I have a CSV file and what im trying to do is after filtering a bit the data, to output them in a another csv file but i have to check that im not writing SAME info. So i have a Ruby script to check for if a KEY is already written. If it is it drops the event of course.
What i find out is that there may be problem with how i handle the variables in the script cause i find some weird stuff.
So here is the pipeline configuration file:
input {
file {
path => "/etc/logstash/in.csv"
start_position => "beginning"
}
}
filter {
if [message] == "" {
drop{}
}
csv{
skip_header => "true"
columns => ["id", "name"]
}
mutate {
add_field => {
"[@metadata][my_key]" => "%{id}" "[@metadata][my_value]" => "%{name}"
}
}
if [@metadata][my_key]{
mutate {
strip => ["[@metadata][my_key]"]
}
#lookup for the key in csv file
ruby{
path => "/etc/logstash/script.rb"
}
}
}
output {
csv {
path => "/etc/logstash/out.csv"
csv_options => {"col_sep" => ","}
fields => [ "[@metadata][my_key]", "[@metadata][my_value]" ]
flush_interval => 0
}
stdout { codec => rubydebug }
}
Here is the ruby script:
require 'csv'
#def register(params)
# @src_key = params["source_field"]
#end
def filter(event)
table = CSV.parse(File.read("/etc/logstash/out.csv"), headers: true)
puts ("My_Key:" + event.get("[@metadata][my_key]").to_s )
puts "Already written keys:"
for _key in table.by_col[0] do
puts _key
if _key.to_s == event.get("[@metadata][my_key]").to_s
return []
end
end
return [event]
end
So first problem? i see is that when the in.csv file has duplicate entries from the start and the out.csv is empty it cannot work because id doesn't save every event separately in the file bu rather it waits to save them all together.
So if my in.csv looks like this:
1,"name1"
2,"name2"
3,"name3"
4,"name4"
4,"name4"
3,"name3"
1,"name1"
1,"name1"
It will save all the entries, not the unique, into the out.csv.

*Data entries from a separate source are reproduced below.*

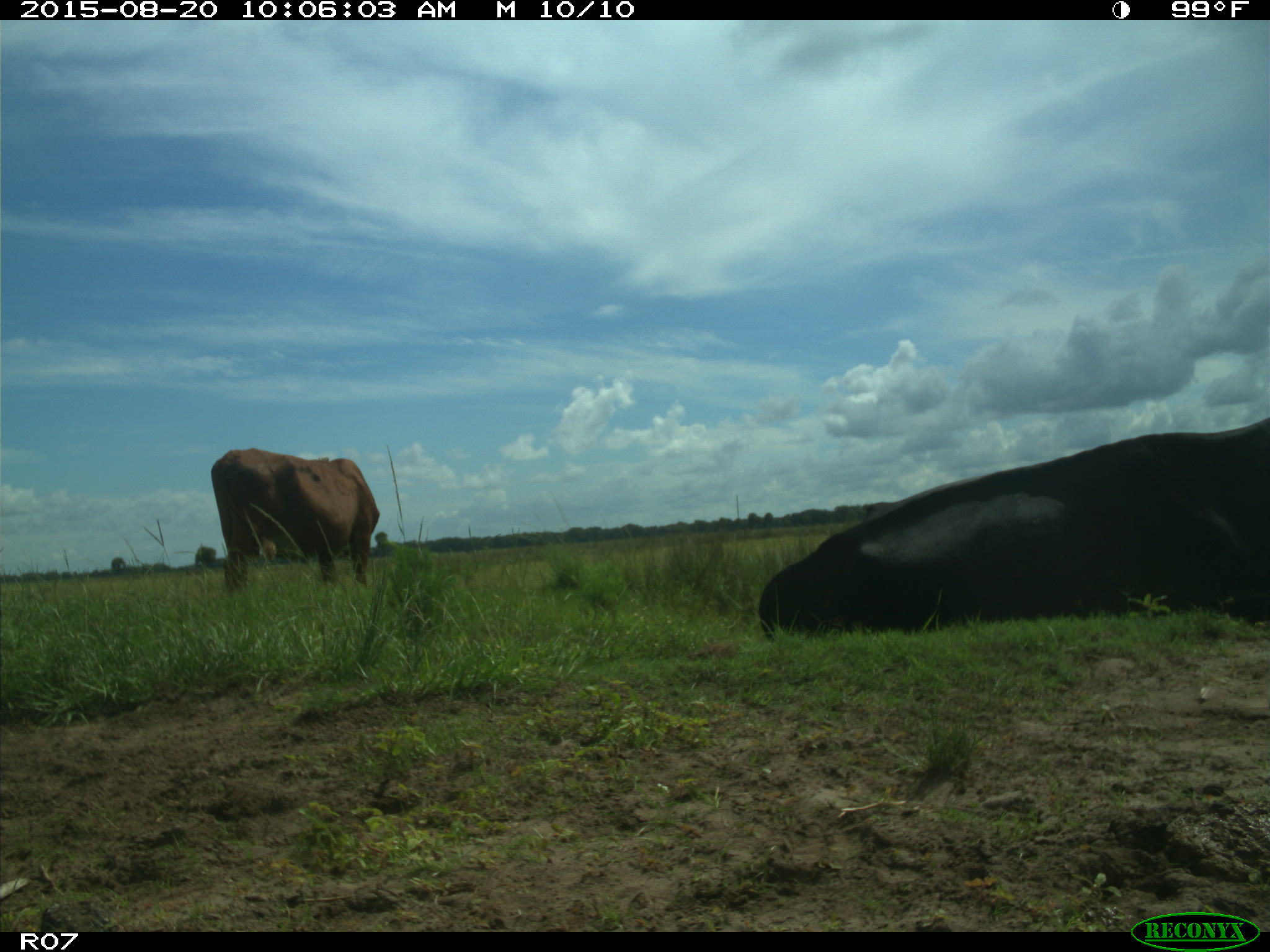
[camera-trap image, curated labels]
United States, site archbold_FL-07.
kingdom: Animalia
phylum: Chordata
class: Mammalia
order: Artiodactyla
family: Bovidae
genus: Bos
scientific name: Bos taurus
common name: domestic cow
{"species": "Bos taurus (domestic cow)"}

No second test that was a success was when logstash was running and i added again a duplicate entry into the in.csv it dropped it!!
See photo:
Not third and biggest problem i see is if i stop logstash and delete sincedb_path sudo rm /var/lib/logstash/plugins/inputs/file/.sincedb_2f67fa4ed13e04f8dd3e5594584a1c9c
and run logstash again with in.csv and out.csv as before (with duplicate entries from first try) it goes crazy !!
Clearly it has some concurrency problems here because the results on the output doesn't make sense. And also it wrote a duplicate entry into out.csv as you can see from the printed event at the bottom of the screen.
Any suggestions? Thanks a lot and sorry for the huge post.